■ Text to read
ARTICLE 135-1: Before taking office, the President of the Republic shall take the following oath before the National Assembly: "I swear before God and the Nation faithfully to observe and enforce the Constitution and the laws of the Republic, to respect and cause to be respected the rights of the Haitian people, to work for the greatness of the country, and to maintain the nation's independence and the integrity of its territory".
SECTION B Duties of the President of the Republic
ARTICLE 136: The President of the Republic, who is the Head of State, shall see to the respect for and enforcement of the Constitution and the stability of the institutions. He shall ensure the regular operations of the public authorities and the continuity of the State.
ARTICLE 137: The President of the Republic shall choose a Prime Minister from among the members of the majority party of the Parliament. In the absence of such a majority, the President of the Republic shall choose his Prime Minister in consultation with the President of the Senate and the President of the House of Deputies. In either case, the President's choice must be ratified by the Parliament.
ARTICLE 137-1: The President of the Republic shall terminate the duties of the Prime Minister upon the letter's submission of the Government's resignation.
ARTICLE 138: The President of the Republic is the guarantor of the nation's independence and the integrity of its territory.
ARTICLE 139: He shall negotiate and sign all international treaties, conventions and agreements and submit them to the National Assembly for ratification.

■ Given problem 1
In the constitutional excerpt on the President of the Republic, when must the President consult the President of the Senate and the President of the House of Deputies to choose a Prime Minister? What must then happen to that choice? Answer in one to three sentences.
■ Given problem 2
Go on with the constitutional excerpt on the President of the Republic, starting after its last article.

■ Data supplied
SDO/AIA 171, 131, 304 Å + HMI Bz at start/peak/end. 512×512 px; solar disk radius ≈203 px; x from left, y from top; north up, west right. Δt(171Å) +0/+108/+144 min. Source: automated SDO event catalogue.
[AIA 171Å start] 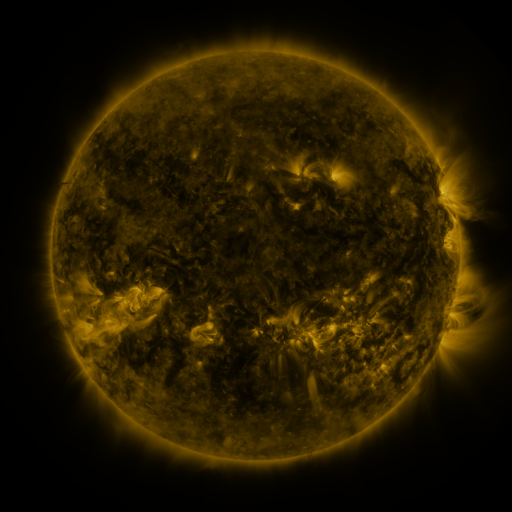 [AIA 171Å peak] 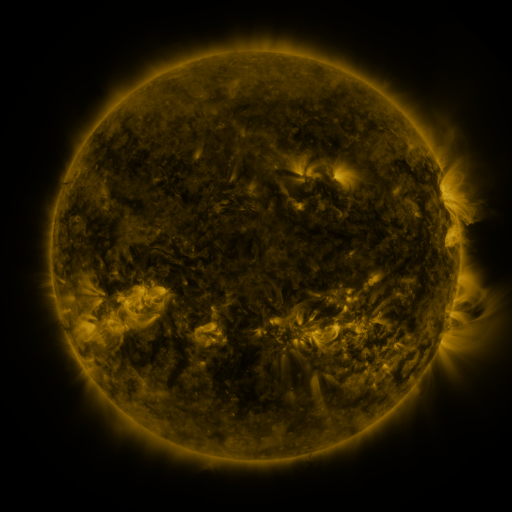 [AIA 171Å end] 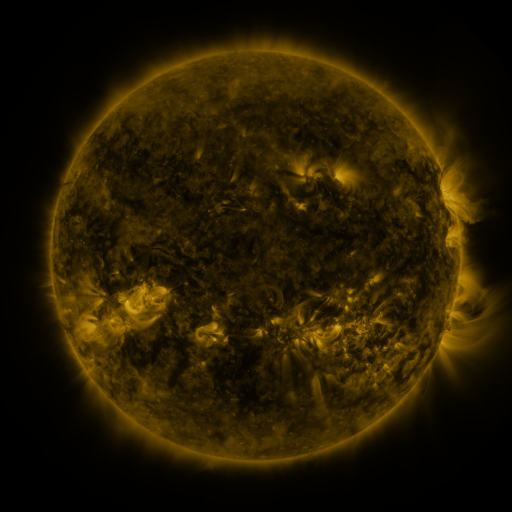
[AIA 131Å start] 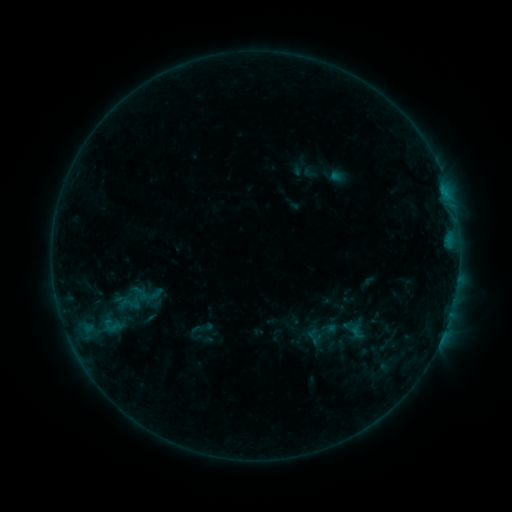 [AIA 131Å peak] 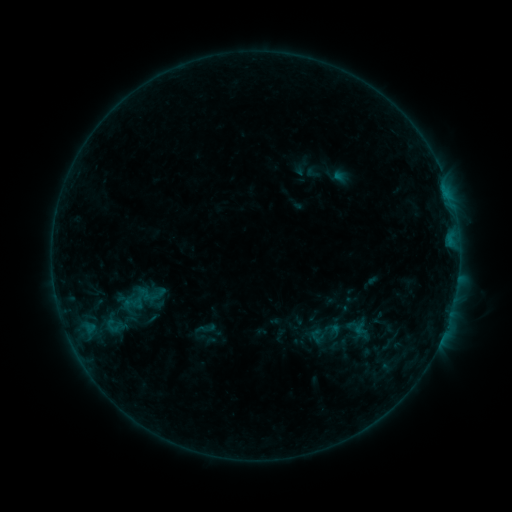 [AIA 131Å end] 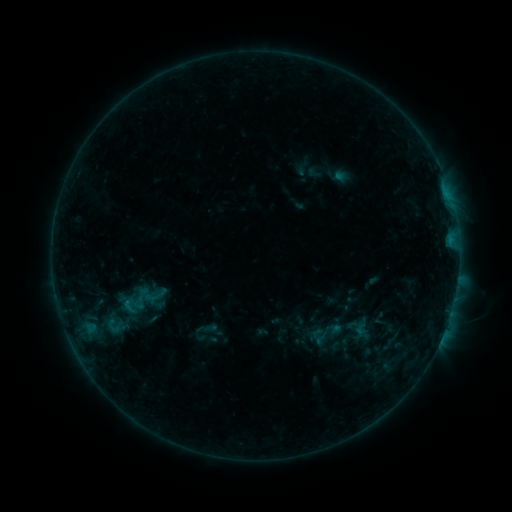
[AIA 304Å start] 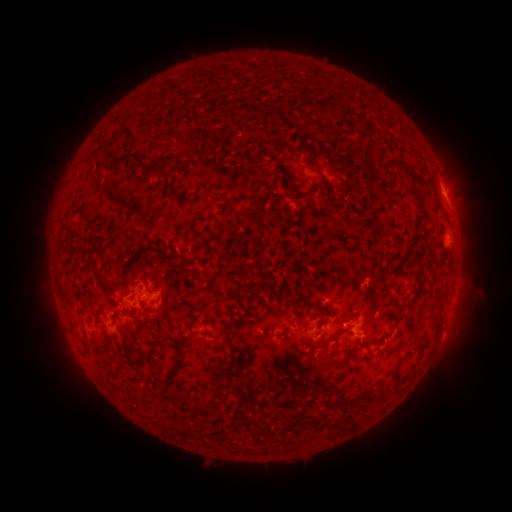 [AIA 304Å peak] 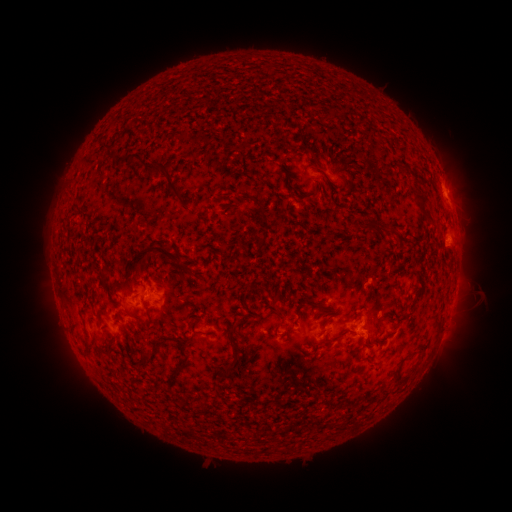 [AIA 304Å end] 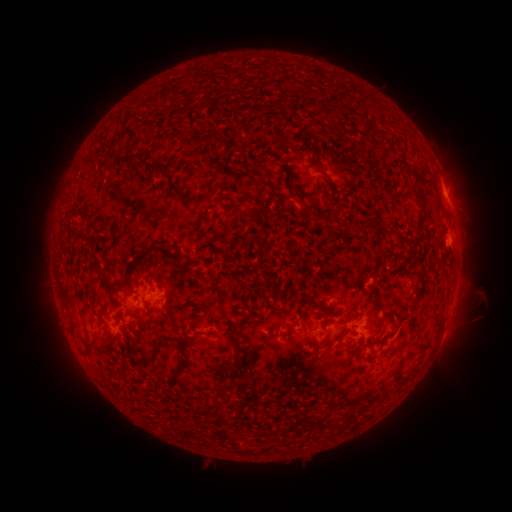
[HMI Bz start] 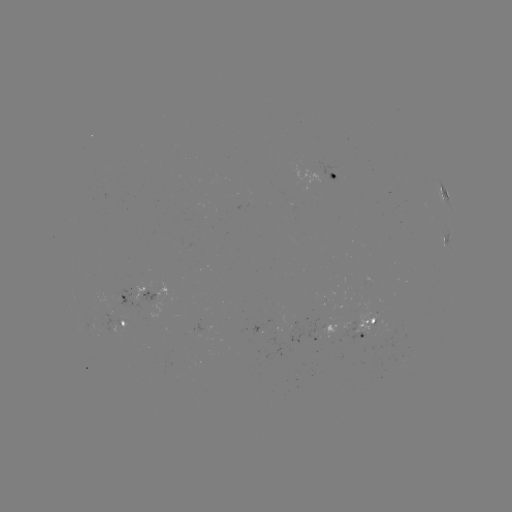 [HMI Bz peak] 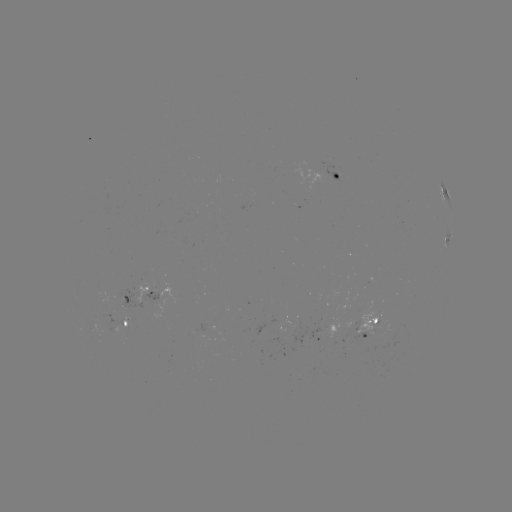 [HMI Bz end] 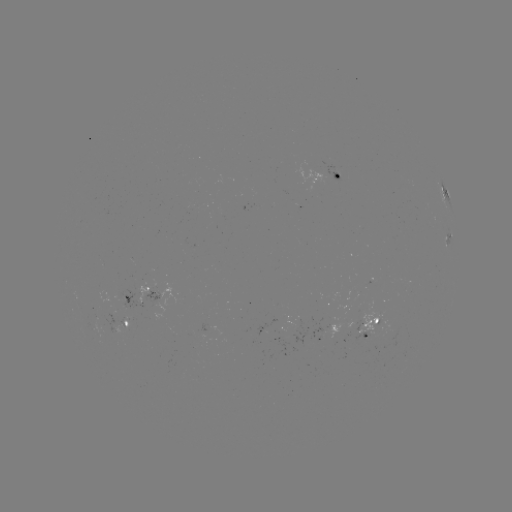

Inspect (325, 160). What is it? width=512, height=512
emerging-flux region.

■ Expected answer 1
The President consults the heads of the Senate and the House of Deputies when no party holds a majority in Parliament. In either case, Parliament must ratify the President's choice of Prime Minister.

■ Expected answer 2
ARTICLE 139-1: He shall accredit ambassadors and special envoys to foreign powers, receive letters of accreditation from ambassadors of foreign powers and issued exequatur to consuls.
ARTICLE 140: He declares war, and negotiates and signs peace treaties with the approval of the National Assembly.
ARTICLE 141: With the approval of the Senate, the President appoints, by a decree issued in the Council of Ministers, the Commander-in-chief of the armed forces, the Commander-in-chief of the police, ambassadors and consul generals.
ARTICLE 142: By a decree issued in the Council of Ministers, the President of the Republic appoints the directors general of the civil service, and delegates and vice delegates of Departments and Arrondissements. He also appoints, with the approval of the Senate, Administrative Councils of Autonomous Agencies.
ARTICLE 143: The President of the Republic is the nominal head of the armed forces, but he never commands them in person.
ARTICLE 144: He has the seal of the Republic affixed to all laws and promulgates them within deadline stipulated by the Constitution. Before the expiration of that deadline, he may avail himself of his right of objection.
ARTICLE 145: He sees to the enforcement of judicial decisions, pursuant to the law.
ARTICLE 146: The President of the Republic has the right to perform and commute sentences in all res judicial cases, except for sentences handed down by the High Court of Justice as stipulated in this Constitution.
ARTICLE 147: He may grant amnesty only for political matters as stipulated by law.
ARTICLE 148: If the President finds it temporarily impossible to discharge his duties the Executive Authority shall be vested in the Council of Ministers under the Presidency of the Prime Minister, so long as the disability continues.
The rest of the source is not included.